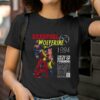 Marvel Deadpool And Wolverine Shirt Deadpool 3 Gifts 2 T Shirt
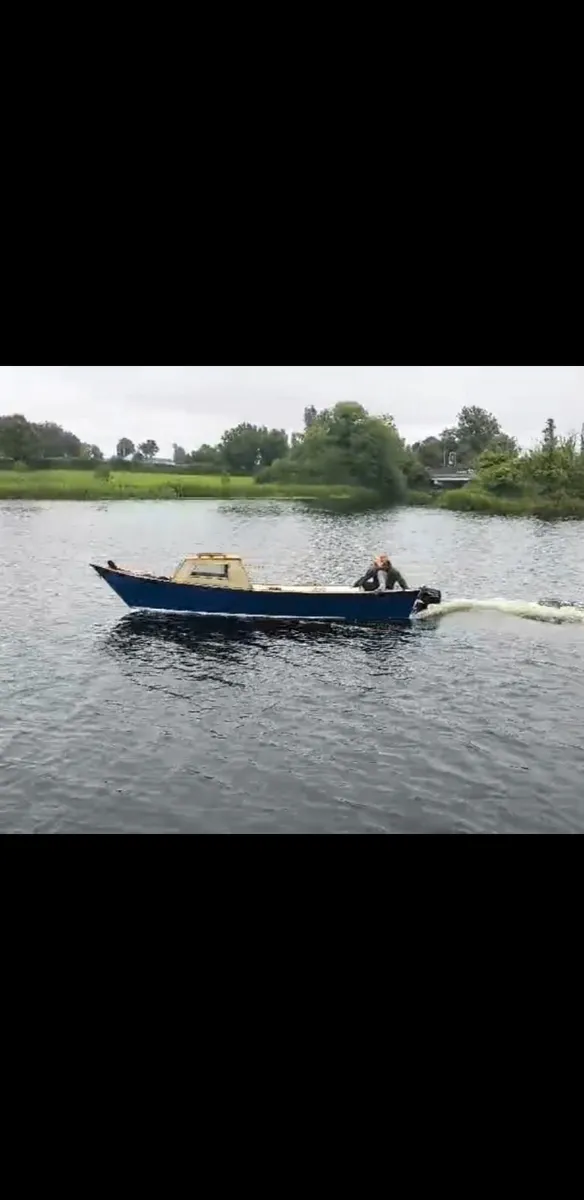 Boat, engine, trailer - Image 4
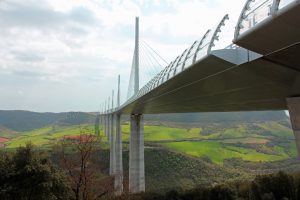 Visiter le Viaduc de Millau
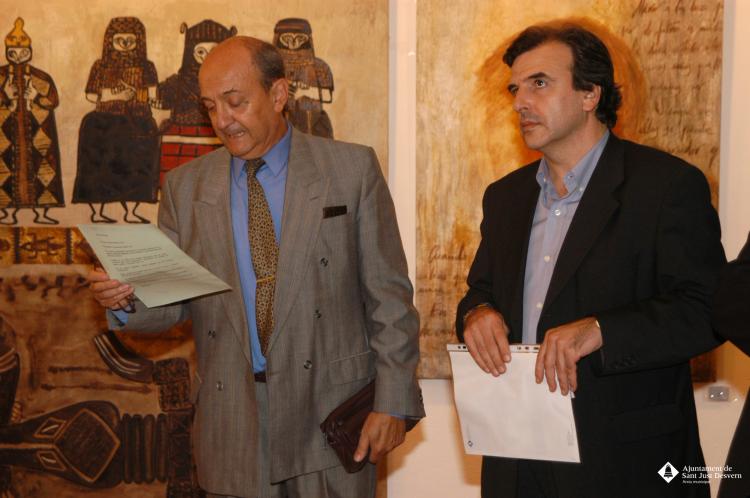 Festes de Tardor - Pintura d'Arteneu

...

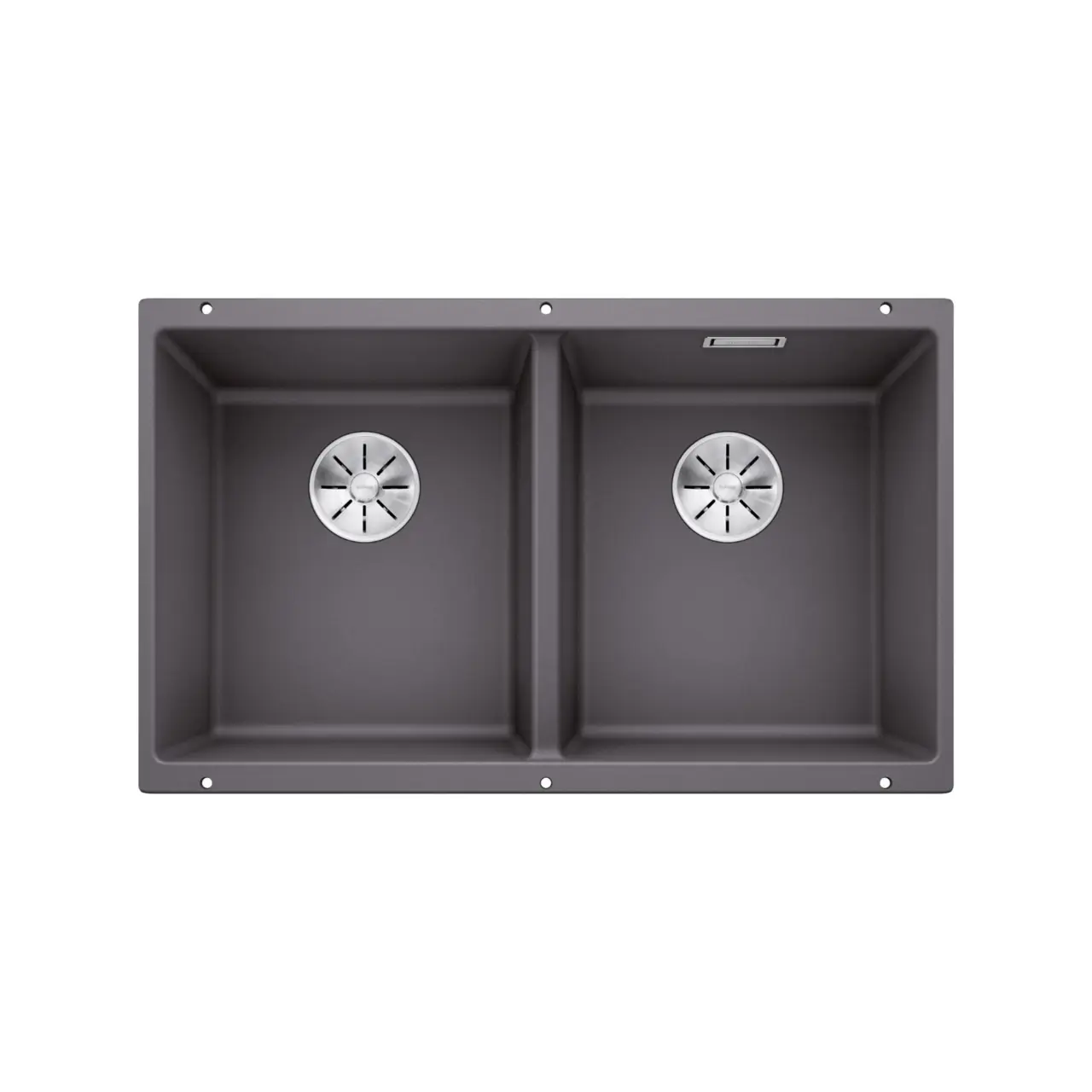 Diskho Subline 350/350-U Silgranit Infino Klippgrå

- What to produce:
Reproduce verbatim every entry from the line containing "Marvel Deadpool And" through the line containing "Festes de Tardor - Pintura d'Arteneu", both included, without the pictures.

- Task result:
 Marvel Deadpool And Wolverine Shirt Deadpool 3 Gifts 2 T Shirt
 Boat, engine, trailer - Image 4
 Visiter le Viaduc de Millau
 Festes de Tardor - Pintura d'Arteneu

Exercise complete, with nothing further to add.